Eve Ruggieri vient de lancer O Sol Mio le célèbre classique Napolitain et ma femme dresse l'oreille, non comme un setter, mais comme interpellée par cet air. « Ca me rappelle mon oncle Louis qui la braillait au volant de sa 2CV ! » me dit-elle en souriant avec mélancolie. Je n'ai pas connu son oncle Louis, mais j'en sais un autre qui la beuglait tant et plus, mon grand-père.
Un dimanche de printemps, beau et déjà chaud, dans la cour de notre immeuble rue Richer à Paris, le repas se prépare en cuisine, la semaine de boulot laisse une parenthèse de détente, les mains dans les poches de son pantalon, le petit bonhomme se lâche. Quelques raclements de gorge, notes fredonnées pour se chauffer la voix, signes que le récital va commencer. Tout le répertoire va y passer, pot-pourri d'extraits d'opéras ou d'opérettes, reprises de chanteurs d'une autre époque tels les Dassary, Compagnons de la chanson, Edith Piaf et autres.
Les airs s'enchaînent les uns après les autres, l'artiste ne se sent plus, le visage cramoisi et la gorge tendue comme une peau de tambour, mon grand-père tutoie une gloire rêvée. Bientôt les vocalises tendent à faire durer la note jusqu'à la limite de l'asphyxie ce qui annonce la fin des réjouissances ou du supplice, c'est selon. De son un mètre soixante à tout casser, il me domine moi le gamin ébahi par le spectacle. Il est de bon ton alors de le féliciter pour sa performance, sinon gare. Mais comme on n'est jamais mieux servi que par soi-même, il s'auto-congratule et ne manque pas de nous rappeler que dans sa jeunesse sa voix était recherchée et qu'on l'aurait approché pour une éventuelle carrière - sans que j'ai jamais très bien compris où l'espoir avait achoppé. Vantardise ou malchance ?
Les années passeront, le répertoire se gonflera des œuvres de Mireille Mathieu et Ivan Rebroff.

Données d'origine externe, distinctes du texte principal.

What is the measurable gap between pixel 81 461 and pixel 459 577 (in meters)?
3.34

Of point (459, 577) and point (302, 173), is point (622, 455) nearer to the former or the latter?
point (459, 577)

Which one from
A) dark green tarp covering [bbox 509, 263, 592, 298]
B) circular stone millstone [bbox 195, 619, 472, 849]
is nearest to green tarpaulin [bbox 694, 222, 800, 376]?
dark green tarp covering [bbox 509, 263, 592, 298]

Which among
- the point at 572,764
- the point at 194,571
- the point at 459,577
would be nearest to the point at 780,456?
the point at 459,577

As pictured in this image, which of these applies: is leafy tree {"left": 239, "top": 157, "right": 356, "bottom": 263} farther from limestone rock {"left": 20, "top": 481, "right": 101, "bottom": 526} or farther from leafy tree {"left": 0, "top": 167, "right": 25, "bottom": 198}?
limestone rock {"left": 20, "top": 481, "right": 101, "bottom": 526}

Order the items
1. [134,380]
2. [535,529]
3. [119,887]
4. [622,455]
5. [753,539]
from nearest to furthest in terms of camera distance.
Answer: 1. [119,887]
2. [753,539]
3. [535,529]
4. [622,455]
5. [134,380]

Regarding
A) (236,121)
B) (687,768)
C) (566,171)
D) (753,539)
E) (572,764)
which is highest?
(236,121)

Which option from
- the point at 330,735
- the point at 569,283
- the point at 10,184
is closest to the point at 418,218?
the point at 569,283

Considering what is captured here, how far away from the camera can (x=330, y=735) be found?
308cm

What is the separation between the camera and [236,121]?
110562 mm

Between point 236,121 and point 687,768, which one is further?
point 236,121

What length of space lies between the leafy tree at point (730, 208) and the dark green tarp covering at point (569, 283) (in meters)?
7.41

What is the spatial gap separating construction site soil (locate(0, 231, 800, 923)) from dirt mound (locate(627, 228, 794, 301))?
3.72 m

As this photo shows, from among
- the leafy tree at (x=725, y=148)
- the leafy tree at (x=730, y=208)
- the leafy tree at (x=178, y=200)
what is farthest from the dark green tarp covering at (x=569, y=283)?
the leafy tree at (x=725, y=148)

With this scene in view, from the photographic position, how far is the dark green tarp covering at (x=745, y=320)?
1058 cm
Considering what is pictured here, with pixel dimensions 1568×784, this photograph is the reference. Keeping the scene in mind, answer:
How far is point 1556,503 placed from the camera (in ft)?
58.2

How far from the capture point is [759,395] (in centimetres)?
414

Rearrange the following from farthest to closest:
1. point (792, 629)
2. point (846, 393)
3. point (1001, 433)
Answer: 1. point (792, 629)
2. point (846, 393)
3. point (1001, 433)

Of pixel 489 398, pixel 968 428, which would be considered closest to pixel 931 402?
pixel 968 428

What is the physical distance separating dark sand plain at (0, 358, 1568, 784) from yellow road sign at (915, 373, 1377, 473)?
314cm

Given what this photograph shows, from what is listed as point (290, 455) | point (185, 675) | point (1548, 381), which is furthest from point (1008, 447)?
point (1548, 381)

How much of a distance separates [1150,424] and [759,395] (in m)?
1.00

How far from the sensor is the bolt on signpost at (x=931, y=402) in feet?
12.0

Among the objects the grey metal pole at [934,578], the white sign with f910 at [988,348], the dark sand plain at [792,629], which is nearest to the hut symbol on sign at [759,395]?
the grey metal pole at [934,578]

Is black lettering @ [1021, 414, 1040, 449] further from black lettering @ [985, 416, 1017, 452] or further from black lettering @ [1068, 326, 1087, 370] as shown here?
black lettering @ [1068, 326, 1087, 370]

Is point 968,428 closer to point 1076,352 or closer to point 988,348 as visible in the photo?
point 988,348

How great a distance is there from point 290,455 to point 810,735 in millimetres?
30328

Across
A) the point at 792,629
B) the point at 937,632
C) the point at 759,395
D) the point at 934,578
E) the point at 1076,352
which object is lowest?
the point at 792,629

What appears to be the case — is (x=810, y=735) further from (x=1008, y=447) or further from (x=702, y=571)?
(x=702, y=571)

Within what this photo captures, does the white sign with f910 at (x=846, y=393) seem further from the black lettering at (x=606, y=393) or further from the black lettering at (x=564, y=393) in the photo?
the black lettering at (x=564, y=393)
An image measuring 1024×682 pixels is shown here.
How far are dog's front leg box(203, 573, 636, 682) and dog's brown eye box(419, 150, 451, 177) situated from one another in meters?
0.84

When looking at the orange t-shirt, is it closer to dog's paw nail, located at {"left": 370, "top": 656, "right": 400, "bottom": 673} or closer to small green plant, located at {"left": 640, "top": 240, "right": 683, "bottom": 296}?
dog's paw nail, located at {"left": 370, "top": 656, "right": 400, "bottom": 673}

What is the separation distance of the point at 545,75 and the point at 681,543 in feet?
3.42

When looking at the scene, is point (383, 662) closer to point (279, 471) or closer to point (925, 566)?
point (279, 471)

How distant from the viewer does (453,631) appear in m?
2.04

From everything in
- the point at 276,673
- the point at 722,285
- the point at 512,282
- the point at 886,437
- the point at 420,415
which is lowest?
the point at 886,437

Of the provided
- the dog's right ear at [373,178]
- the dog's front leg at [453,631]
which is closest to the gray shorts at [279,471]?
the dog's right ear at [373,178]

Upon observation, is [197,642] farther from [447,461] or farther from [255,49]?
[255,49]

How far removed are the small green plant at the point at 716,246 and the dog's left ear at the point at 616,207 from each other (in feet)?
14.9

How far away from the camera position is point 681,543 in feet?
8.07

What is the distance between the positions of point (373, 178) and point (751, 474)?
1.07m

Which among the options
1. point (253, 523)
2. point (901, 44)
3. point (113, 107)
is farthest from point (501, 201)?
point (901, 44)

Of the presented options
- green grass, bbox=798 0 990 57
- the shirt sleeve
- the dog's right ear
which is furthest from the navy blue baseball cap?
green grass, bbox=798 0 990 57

Evoquer Mireille Mathieu c'est la rigolade assurée pour vous autres lecteurs innocents, mais moi j'ai enduré sa discographie chantée par la voix chevrotante de mon parent vieillissant. Aucun repas de famille sans qu'on y coupe, moi qui me réjouis en général d'arriver au dessert, je voyais les assiettes à fromage repartir en cuisine avec angoisse. Evidemment quelque bonne âme ne pouvait faire autrement que de lâcher un « Grand-père, c'est comment la chanson Mon Crédo ? », en ce temps-là on savait respecter les vieux parents. Aussitôt la boite à musique se mettait en branle « Oui je croooois, qu'une vie ça commence avec un mot d'amoooour ... » Lentement ma mère débarrassait la table, les adultes s'installaient dans les canapés pour discuter à vox basse et moi par terre dans mon coin je jouais avec mes petites autos. Dehors il faisait froid, le ciel bas était gris signe de neige proche, nous étions bien finalement.